Mr. Lambein grew up in West Seneca, attending a one-room schoolhouse at Seneca Street and Center Road, and Ebenezer High School. He was a graduate of the American Institute of Banking and the Graduate School of Banking at Rutgers University.

He began his 30-year banking career as a clerk at Ebenezer State Bank and rose to the post of vice president before retiring in 1951, when he established his own construction firm. In the 1940s and 1950s, he bought land and developed many homes and subdivisions in and around West Seneca.

Inspired by a plaza he saw on Main Street in Williamsville, he acquired farmland adjacent to Ebenezer State Bank at Seneca Street and Union Road and built Southgate Plaza, one of the first large open-air shopping plazas in the country. It opened in 1955 with the bank as a tenant. He continued as president of Southgate Plaza until his death.

In later years, Mr. Lambein was notable for his generous acts of philanthropy.

In 1985, he gave $3.6 million to Houghton College for development of its West Seneca campus, the largest gift in the college’s history. An earlier gift to the college in 1972 started construction of its Lambein Learning Center.

In 1990s, he donated land on Southwestern Boulevard to the Fellowship Wesleyan Church of Orchard Park for its new worship center.

An avid golfer and devoted Rotarian, he also donated 125 acres on the West Seneca-Orchard Park town line to the West Seneca Rotary Foundation for construction of the Harvest Hill Golf Course.

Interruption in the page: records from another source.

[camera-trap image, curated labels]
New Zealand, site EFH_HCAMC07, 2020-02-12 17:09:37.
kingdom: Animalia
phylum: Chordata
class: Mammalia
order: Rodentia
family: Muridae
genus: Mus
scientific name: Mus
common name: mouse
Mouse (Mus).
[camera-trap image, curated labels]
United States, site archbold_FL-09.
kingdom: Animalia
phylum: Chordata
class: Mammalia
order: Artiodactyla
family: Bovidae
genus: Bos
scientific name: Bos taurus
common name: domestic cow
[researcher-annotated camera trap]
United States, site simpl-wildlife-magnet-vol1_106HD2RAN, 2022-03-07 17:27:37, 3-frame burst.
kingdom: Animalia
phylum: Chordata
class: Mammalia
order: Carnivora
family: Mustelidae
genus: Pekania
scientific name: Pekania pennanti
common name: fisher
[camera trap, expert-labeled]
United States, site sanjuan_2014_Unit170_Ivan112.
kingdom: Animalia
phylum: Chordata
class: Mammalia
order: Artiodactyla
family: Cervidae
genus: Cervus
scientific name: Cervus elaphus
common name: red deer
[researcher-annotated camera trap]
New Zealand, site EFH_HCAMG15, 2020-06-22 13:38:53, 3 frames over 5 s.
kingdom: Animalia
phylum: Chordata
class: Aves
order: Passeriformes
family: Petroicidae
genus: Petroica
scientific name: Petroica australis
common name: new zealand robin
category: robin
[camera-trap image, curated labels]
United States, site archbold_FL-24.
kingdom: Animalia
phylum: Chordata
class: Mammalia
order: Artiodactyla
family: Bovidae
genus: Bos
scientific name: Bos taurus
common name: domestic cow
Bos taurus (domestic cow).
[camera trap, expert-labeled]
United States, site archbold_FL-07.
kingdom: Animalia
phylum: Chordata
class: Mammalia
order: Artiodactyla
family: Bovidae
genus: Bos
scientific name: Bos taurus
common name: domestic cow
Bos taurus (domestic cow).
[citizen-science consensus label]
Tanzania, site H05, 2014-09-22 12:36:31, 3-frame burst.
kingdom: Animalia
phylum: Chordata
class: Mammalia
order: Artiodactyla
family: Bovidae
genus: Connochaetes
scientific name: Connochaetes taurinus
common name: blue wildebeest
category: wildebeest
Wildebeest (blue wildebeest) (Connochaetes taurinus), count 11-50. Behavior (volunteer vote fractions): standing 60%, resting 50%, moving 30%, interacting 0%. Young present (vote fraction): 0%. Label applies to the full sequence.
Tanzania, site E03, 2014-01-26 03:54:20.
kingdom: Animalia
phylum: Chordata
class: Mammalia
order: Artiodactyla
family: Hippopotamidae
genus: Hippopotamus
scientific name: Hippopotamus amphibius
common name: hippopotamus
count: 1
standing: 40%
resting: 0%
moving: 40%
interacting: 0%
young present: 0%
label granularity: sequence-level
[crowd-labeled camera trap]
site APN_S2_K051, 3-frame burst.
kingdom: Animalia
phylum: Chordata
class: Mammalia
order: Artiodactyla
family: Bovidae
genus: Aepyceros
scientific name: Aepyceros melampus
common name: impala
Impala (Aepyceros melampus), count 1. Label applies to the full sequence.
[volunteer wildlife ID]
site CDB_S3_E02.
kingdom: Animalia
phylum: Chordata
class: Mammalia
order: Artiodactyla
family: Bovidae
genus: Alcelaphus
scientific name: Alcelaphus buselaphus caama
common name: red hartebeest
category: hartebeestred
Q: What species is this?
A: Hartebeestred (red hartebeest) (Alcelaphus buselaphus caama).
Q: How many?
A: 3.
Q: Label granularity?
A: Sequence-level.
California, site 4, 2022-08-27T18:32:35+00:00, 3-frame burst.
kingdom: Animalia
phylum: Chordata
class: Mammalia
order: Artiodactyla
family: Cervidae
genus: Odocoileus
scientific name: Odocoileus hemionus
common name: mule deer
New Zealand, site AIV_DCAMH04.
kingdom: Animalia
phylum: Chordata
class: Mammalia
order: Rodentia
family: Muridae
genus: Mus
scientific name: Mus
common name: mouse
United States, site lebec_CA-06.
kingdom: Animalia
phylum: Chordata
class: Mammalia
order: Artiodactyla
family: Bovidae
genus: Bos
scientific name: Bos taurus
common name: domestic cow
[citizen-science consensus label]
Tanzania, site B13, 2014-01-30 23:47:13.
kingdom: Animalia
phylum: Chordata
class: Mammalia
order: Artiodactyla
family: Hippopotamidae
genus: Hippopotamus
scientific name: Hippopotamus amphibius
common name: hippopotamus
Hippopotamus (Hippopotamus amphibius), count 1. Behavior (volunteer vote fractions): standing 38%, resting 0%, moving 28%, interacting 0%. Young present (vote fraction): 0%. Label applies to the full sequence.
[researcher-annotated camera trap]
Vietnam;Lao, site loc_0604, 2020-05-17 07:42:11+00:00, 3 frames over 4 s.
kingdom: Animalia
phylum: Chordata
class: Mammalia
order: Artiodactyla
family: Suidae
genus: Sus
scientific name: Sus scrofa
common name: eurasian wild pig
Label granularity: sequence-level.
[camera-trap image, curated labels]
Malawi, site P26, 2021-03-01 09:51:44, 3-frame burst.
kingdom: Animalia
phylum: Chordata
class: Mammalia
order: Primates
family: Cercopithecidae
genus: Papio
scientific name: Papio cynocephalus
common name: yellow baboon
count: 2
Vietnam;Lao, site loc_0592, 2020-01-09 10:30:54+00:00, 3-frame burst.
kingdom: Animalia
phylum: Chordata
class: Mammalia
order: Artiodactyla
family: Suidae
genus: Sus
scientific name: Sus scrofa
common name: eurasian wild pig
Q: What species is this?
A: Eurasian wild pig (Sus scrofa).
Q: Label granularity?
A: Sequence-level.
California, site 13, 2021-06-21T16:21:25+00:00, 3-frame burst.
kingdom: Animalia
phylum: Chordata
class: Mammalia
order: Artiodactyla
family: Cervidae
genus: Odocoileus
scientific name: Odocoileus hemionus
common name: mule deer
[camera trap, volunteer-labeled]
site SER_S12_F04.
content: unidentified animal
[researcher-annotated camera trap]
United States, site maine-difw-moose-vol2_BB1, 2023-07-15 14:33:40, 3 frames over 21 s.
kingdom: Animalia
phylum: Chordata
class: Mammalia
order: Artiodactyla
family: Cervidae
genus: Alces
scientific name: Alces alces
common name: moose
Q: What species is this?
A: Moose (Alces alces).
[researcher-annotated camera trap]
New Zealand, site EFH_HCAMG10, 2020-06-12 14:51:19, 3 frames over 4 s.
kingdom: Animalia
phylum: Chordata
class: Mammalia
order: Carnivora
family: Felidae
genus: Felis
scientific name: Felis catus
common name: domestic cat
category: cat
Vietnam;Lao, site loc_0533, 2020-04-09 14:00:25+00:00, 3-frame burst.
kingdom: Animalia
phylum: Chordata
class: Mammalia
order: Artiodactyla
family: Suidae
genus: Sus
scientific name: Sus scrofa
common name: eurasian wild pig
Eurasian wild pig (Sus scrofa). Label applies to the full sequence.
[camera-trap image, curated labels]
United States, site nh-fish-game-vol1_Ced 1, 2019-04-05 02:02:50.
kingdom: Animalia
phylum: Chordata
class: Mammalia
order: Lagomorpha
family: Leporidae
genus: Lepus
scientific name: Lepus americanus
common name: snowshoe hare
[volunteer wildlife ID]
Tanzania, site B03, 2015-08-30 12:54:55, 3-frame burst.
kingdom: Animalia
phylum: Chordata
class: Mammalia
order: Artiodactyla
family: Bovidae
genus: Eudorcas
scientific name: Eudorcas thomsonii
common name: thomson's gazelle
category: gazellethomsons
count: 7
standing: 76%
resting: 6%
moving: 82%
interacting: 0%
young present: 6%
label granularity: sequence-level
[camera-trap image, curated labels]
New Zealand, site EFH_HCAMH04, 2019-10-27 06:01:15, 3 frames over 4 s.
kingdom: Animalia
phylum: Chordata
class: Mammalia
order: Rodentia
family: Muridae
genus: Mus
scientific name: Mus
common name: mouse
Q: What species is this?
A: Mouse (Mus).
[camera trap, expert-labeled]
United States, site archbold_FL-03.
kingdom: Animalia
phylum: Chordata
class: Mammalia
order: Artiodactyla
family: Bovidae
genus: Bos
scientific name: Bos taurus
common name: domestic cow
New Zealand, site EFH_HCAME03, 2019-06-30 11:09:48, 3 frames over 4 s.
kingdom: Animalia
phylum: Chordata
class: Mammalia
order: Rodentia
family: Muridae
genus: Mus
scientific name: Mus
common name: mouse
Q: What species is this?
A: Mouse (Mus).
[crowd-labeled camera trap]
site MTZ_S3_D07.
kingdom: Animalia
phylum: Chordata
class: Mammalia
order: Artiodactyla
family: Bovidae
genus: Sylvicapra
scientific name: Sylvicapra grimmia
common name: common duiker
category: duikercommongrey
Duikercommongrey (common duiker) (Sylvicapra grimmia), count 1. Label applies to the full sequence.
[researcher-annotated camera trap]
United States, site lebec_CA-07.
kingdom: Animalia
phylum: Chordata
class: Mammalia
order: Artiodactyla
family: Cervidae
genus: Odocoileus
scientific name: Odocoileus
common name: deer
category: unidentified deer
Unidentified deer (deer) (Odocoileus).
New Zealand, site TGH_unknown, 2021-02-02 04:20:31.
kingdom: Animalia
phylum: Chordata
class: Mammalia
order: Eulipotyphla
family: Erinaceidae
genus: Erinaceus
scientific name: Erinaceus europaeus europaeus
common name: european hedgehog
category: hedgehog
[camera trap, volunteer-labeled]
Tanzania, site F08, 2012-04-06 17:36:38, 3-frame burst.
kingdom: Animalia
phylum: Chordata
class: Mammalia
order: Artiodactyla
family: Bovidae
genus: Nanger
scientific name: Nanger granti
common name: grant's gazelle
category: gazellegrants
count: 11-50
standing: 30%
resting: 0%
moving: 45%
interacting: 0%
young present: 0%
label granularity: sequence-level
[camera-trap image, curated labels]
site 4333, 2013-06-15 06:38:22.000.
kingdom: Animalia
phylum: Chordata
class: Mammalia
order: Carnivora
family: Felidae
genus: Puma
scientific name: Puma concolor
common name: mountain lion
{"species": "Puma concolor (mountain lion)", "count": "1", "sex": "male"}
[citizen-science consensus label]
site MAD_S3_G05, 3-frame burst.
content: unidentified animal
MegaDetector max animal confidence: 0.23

A charter member of the West Seneca Rotary Club, he twice received Rotary International’s highest honor, the Paul Harris Fellowship Award.

He also was a charter member and past master of West Seneca Lodge 111, Free&Accepted Masons; and a member of the Buffalo Consistory and Ismailia Shrine Temple.

He maintained homes in West Seneca and Naples, Fla.

His first wife, Irma Popp Lambein, died in 1984. He later married Marion Prosser Bainbridge, who survives.

Also surviving are a son, Carl; a daughter, Susan Sztuk; and two stepdaughters, Cynthia Bainbridge and Suzanne Behrens.

Services will be at 2 p. m. Saturday in Ebenezer United Church of Christ, 630 Main St., West Seneca.